Cumulative Mitoxantrone‐Induced Haematological and Hepatic Adverse Effects in a Subchronic In vivo Study

Mitoxantrone ( MTX ) is an antineoplastic agent that can induce hepato‐ and haematotoxicity. This work aimed to investigate the occurrence of cumulative early and late MTX ‐induced hepatic and haematological disturbances in an vivo model. A control group and two groups treated with three cycles of 2.5 mg/kg MTX at days 0, 10 and 20 were formed. One of the treated groups suffered euthanasia on day 22 ( MTX 22) to evaluate early MTX toxic effects, while the other suffered euthanasia on day 48 ( MTX 48), to allow the evaluation of MTX late effects. An early immunosuppression with a drop in the I g G levels was observed, causing a slight decrease in the plasma total protein content. The early bone marrow depression was followed by signs of recovery in MTX 48. The genotoxic potential of MTX was demonstrated by the presence of several micronuclei in MTX 22 leucocytes. Increases in plasma iron and cholesterol levels in the MTX 22 rats were observed, while in both groups increases in the unconjugated bilirubin, C 4 complement, and decreases in the triglycerides, alanine aminotransferase, alkaline phosphatase and transferrin were found in plasma samples.
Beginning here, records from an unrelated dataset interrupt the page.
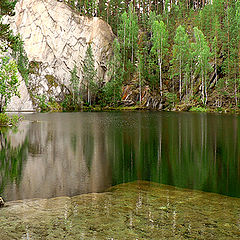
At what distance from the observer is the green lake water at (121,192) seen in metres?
5.08

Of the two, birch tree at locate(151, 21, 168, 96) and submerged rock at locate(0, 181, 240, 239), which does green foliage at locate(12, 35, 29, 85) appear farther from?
submerged rock at locate(0, 181, 240, 239)

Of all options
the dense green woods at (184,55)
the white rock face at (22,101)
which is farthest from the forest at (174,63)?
the white rock face at (22,101)

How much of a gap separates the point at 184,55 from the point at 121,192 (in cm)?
6341

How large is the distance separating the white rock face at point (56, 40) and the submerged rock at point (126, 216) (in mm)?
75342

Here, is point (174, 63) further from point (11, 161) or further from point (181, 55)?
point (11, 161)

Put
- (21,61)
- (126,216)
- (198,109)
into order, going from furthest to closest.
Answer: (21,61), (198,109), (126,216)

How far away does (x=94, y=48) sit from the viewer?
85812mm

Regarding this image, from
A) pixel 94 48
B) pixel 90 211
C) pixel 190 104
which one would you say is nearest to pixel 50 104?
pixel 94 48

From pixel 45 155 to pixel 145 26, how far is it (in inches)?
3266

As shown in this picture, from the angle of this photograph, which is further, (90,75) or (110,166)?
(90,75)

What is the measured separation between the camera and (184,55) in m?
65.6

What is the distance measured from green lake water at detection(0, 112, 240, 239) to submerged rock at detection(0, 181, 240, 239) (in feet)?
0.06

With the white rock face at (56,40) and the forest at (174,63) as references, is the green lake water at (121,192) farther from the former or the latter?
the white rock face at (56,40)

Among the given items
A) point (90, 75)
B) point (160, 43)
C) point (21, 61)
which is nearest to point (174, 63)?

On MTX 48, the liver histology showed more hepatotoxic signs, the hepatic levels of reduced and oxidized glutathione were increased, and ATP hepatic levels were decreased. However, the hepatic total protein levels were decreased only in the livers of MTX 22 group. Results demonstrated the MTX genotoxic effects, haemato‐ and direct hepatotoxicity. While the haematological toxicity is ameliorated with time, the same was not observed in the hepatic injury.